The Architectural League of New York recently featured artist/photographer/printmaker Michael Neff’s captivating ongoing project “The Night Shadow” on their website. Brooklyn-based Neff outlines the contours of shadows with chalk and then photographs the resulting drawings.
“I chose chalk for this project because it seemed right. Much like shadows, chalk is impermanent. I also recognized that many shadows fall on buildings and my intention was to share something beautiful and surprising, not anger home or business owners. By choosing chalk over paint or ink, I left the outcome up to those who chose to engage. If someone didn’t like the work, they could wash it away or wait for it to rain.

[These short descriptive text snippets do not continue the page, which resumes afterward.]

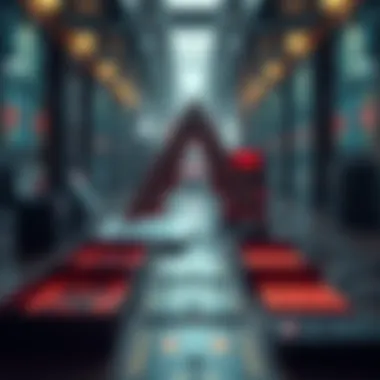 Operational Framework of ARK Drops Visual illustration of the operating structure of ARK Drops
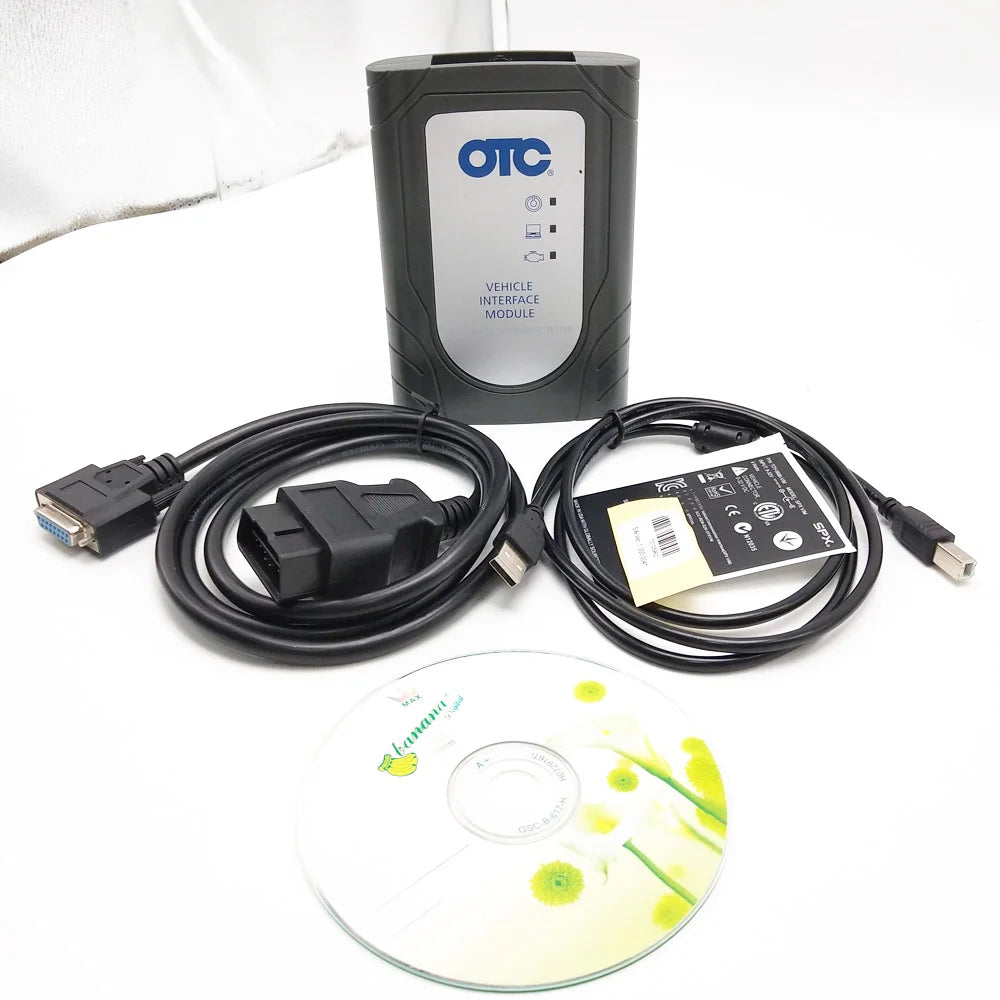 Toyota Techstream OTC vci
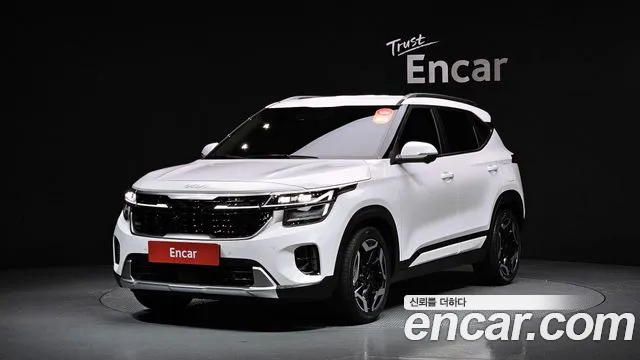 Kia Seltos Signature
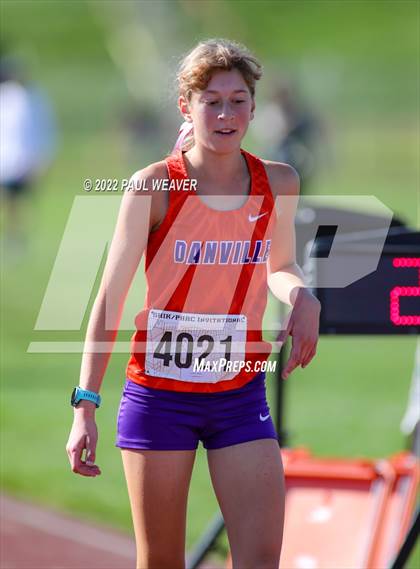 Thumbnail 2 in Shik/PHAC Invitational - Girls photogallery.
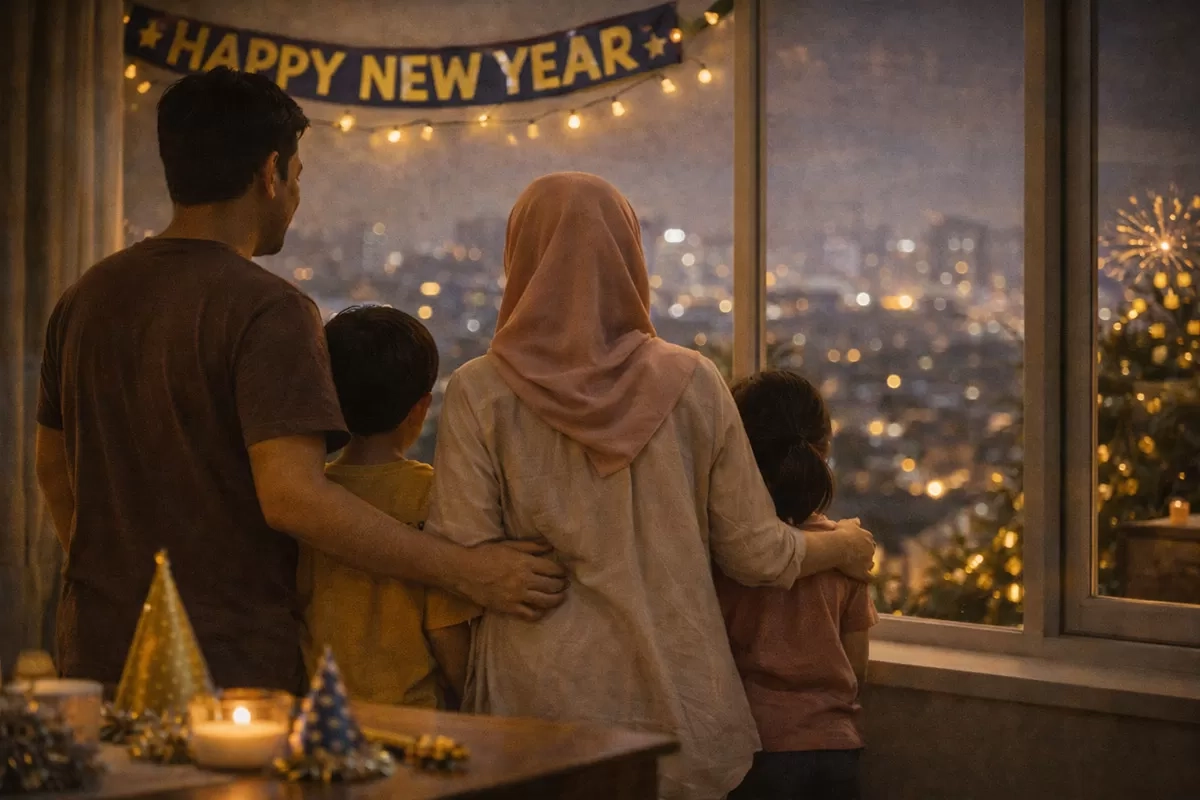 Refleksi Akhir Tahun Bersama Keluarga: 15 Pesan Penuh Makna untuk Menyambut 2026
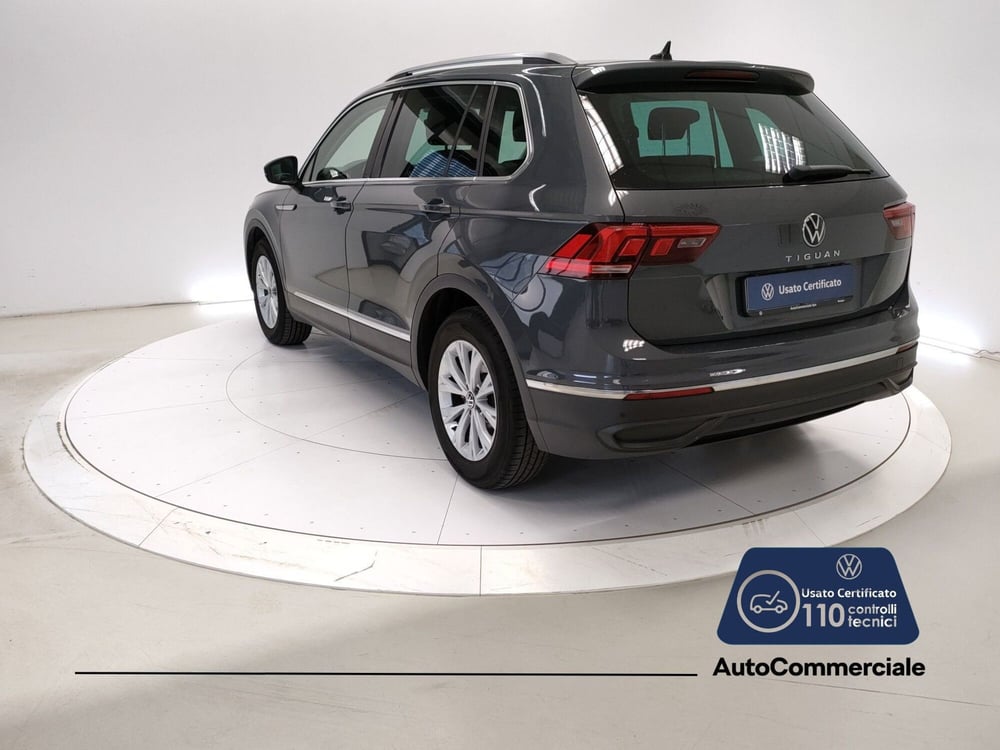 Volkswagen Tiguan usata a Bologna (4)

I draw and photograph all of these works at night. Night in New York City is surprisingly bright. During the day, shadows change quickly, which inevitably results in distorted tracings. Shadows cast by electric lights gave me the opportunity to spend time on each piece and make very intricate drawings. I once spent 3 1/2 hours making a drawing on Hudson Street that was probably 150 feet long and 8 or 10 feet wide.
The photograph is an important part of the process, acting as documentation and a vehicle to share the work, so the fact that the drawing is fugitive doesn’t bother me. But I enjoy hearing that people have run across the drawings in person. There haven’t been that many and they don’t last very long, so there’s something special about encountering the work out in the city itself.”